Analysts are now expecting the fourth quarter of this year to record similar price increases as previous ones, bringing growth for the entire year to 10 to 12 per cent.
This would mark one of the “fastest gains” since 2010, when prices surged by 14.1 per cent, said Ms Christine Sun, senior vice-president of research and analytics at real estate firm OrangeTee & Tie.
The momentum will likely carry over into next year, said Ismail Gafoor, CEO of PropNex, predicting that prices will grow between 8 to 10 per cent for the whole of 2022. This is in stark contrast to years of negative growth from 2013 to 2018.
WHY PRICES WILL CONTINUE TO RISE
This is because the demand for HDB resale units will continue to far outstrip supply in the short-term, he said.
"The reason for the demand is the delayed construction. And as long as (that continues), demand is strong, buyers have to pay a premium and that translates to an increase in prices."
Describing the market as “sticky”, Dr Lee Nai Jia from the Institute of Real Estate and Urban Studies (IREUS) at the National University of Singapore added that the latest increase in prices may set off even higher offers from buyers.
“Because in the past, the perception is that probably these (increases) will go off, so buyers will resist the increase in prices from sellers.
“But seeing the prices continue to increase, buyers may be triggered to act and pay a much higher price,” said Dr Lee.
Yet, even as prices are set to increase, experts said they expect the pace of growth to lose some steam.
There are already signs that this is happening, as the 2.7 per cent increase predicted for Q3 2021 is the lower than figures from preceding quarters, said Dr Tan Tee Khoon, Country Manager of PropertyGuru Singapore.
“From Q4 2020 to Q2 2021, the HDB Resale Price Index has consistently grown by at least 3.0 per cent each quarter,” he noted.
Mr Nicholas Mak, who heads research at ERA Realty, said that this could mean price growth has peaked.
“The 3 per cent quarterly rate of housing price increase is unsustainable as neither the average household income nor the local population is growing at that rate,” said Mr Mak.
In addition, IREUS’ Dr Lee said that borders may open up further next year, which could ease the manpower crunch and get BTO construction back on track – tempering demand for resale flats.
Mr Ismail added that around 30,000 BTO flats are going to meet their minimum occupation period next year, compared to the 20,000-odd flats from this year.
This could mean more resale flats will be put on sale too, helping to ease supply constraints, he said.
But ERA’s Mr Mak also cautioned that this might raise the price index further, as newer flats typically command higher prices.
TIME TO INTERVENE?
Experts said authorities will be keeping close tabs on the market, as the current pace of growth is not sustainable in the long run.

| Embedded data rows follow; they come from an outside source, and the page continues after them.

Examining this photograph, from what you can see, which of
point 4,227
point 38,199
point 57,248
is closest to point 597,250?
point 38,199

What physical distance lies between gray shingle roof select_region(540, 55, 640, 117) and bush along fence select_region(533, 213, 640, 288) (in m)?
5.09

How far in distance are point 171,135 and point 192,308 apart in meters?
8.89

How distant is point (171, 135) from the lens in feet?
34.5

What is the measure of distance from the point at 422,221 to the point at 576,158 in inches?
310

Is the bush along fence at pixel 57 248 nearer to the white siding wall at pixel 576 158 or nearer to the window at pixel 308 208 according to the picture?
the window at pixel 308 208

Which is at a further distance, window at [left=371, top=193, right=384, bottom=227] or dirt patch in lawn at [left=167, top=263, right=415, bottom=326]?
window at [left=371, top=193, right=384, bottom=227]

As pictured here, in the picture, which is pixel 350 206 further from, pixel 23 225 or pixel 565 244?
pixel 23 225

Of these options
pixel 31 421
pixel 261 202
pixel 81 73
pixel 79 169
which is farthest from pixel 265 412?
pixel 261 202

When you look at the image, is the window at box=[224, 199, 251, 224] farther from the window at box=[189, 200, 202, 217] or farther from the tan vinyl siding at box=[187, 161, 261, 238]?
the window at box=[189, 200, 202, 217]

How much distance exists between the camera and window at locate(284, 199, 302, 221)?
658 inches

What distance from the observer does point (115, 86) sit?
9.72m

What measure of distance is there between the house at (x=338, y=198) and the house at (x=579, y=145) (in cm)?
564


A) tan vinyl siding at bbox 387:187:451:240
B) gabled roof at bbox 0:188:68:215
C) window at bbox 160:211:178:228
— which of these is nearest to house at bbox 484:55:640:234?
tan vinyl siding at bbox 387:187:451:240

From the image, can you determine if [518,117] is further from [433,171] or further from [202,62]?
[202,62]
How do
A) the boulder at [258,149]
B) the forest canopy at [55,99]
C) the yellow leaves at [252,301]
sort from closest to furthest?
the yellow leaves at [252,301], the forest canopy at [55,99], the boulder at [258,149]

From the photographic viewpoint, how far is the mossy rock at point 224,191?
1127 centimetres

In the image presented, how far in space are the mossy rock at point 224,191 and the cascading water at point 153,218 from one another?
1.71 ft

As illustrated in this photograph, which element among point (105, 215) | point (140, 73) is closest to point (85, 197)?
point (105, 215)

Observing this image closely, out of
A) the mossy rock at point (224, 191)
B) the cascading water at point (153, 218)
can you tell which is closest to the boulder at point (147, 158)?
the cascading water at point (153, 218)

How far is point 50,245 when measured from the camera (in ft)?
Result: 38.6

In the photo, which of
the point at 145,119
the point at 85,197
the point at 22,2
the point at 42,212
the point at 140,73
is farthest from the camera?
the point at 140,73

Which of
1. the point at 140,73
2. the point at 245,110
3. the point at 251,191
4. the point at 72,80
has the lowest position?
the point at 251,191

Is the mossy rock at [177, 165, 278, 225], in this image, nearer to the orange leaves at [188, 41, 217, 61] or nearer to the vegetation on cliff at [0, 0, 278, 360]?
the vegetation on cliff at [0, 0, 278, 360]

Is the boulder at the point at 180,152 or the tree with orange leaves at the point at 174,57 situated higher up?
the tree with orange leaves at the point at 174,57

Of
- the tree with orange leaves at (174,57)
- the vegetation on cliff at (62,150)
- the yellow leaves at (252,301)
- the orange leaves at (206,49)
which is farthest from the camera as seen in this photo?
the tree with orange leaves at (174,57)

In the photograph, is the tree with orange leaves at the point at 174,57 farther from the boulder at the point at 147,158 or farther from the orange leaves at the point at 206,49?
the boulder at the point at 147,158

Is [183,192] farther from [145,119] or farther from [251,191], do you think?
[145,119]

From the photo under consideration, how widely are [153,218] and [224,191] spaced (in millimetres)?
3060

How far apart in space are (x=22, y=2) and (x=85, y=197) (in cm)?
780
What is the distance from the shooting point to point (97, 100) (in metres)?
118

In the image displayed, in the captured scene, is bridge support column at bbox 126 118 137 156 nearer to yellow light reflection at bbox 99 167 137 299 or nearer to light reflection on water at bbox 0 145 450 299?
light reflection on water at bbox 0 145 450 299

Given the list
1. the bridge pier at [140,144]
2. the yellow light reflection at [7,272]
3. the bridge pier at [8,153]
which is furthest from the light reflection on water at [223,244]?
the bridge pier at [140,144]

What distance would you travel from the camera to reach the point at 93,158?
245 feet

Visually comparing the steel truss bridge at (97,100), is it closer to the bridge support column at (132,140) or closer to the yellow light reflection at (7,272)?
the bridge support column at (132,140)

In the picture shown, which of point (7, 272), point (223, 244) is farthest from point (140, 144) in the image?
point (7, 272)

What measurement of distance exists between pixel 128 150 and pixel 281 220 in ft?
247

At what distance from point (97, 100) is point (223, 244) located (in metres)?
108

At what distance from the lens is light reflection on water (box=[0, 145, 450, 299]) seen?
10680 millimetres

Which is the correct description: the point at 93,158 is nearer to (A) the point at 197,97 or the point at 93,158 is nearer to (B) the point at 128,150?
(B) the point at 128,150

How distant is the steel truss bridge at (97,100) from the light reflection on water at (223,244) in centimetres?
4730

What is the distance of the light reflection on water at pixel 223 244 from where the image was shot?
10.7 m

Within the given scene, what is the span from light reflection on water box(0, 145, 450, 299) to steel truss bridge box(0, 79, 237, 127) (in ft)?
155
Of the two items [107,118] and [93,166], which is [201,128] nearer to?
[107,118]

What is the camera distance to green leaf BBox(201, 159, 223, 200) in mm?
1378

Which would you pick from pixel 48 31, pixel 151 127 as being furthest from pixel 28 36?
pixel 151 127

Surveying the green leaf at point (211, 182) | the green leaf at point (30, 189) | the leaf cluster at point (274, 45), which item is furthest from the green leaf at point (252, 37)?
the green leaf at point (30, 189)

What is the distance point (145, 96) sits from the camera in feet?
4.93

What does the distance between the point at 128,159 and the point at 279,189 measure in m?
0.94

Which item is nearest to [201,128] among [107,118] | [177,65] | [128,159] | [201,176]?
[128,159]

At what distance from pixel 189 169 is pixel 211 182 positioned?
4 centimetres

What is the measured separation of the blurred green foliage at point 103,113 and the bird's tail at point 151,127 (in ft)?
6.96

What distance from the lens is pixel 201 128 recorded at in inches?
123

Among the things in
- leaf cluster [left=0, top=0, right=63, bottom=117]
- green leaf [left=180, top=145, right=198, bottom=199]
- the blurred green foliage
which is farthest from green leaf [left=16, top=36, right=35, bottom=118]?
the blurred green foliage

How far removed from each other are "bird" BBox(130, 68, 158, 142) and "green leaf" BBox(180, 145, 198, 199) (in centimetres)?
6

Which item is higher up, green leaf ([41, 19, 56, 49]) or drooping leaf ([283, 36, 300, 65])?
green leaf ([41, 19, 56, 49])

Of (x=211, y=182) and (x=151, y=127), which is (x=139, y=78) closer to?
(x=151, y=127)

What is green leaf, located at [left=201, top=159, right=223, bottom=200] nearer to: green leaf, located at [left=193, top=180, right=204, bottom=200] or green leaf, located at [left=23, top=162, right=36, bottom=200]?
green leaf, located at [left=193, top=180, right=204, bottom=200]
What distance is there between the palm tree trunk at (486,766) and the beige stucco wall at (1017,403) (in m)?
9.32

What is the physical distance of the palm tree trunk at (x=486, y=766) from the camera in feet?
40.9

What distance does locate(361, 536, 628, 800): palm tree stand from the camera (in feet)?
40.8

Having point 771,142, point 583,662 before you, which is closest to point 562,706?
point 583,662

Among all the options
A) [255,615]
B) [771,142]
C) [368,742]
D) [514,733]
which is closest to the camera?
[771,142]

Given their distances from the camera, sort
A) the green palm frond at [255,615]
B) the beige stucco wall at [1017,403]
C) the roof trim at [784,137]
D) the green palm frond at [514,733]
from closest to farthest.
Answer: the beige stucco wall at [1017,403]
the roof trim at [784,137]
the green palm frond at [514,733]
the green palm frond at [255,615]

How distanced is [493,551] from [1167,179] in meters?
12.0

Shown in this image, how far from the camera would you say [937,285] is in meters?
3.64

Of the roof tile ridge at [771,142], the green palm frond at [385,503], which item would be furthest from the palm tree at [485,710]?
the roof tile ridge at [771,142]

“(Authorities) definitely will not accept double-digit growth over a sustained period of more than two to three years. It’s not to the greater good of citizens.
“Because if property prices go up 10 per cent for a continuous period of five years … immediately, the issue of affordability will come in because our salaries don’t go up the same in five years,” said Mr Ismail.
But intervening now with tools, such as cooling measures, could also do more harm than good, added the experts.
“The economy is still in (early) stages of recovery, and any cooling measures may rock the boat and lead to even more unforeseen implications,” said IREUS’ Dr Lee.
It is also “tricky” to come up with a policy instrument that can reduce prices “in a highly precise way”, he added.
“I think the best way now is maybe to just wait out for the supply situation, rather than implementing certain capital gains kind of measures that will have short-term and long-term disruptions to recovery.”
ERA’s Mr Mak also said implementing cooling measures would be like “using a baseball bat to swat a fly”.
“The only way is to come up with more BTO flats and try to solve the construction supply problem as best as they can,” he said.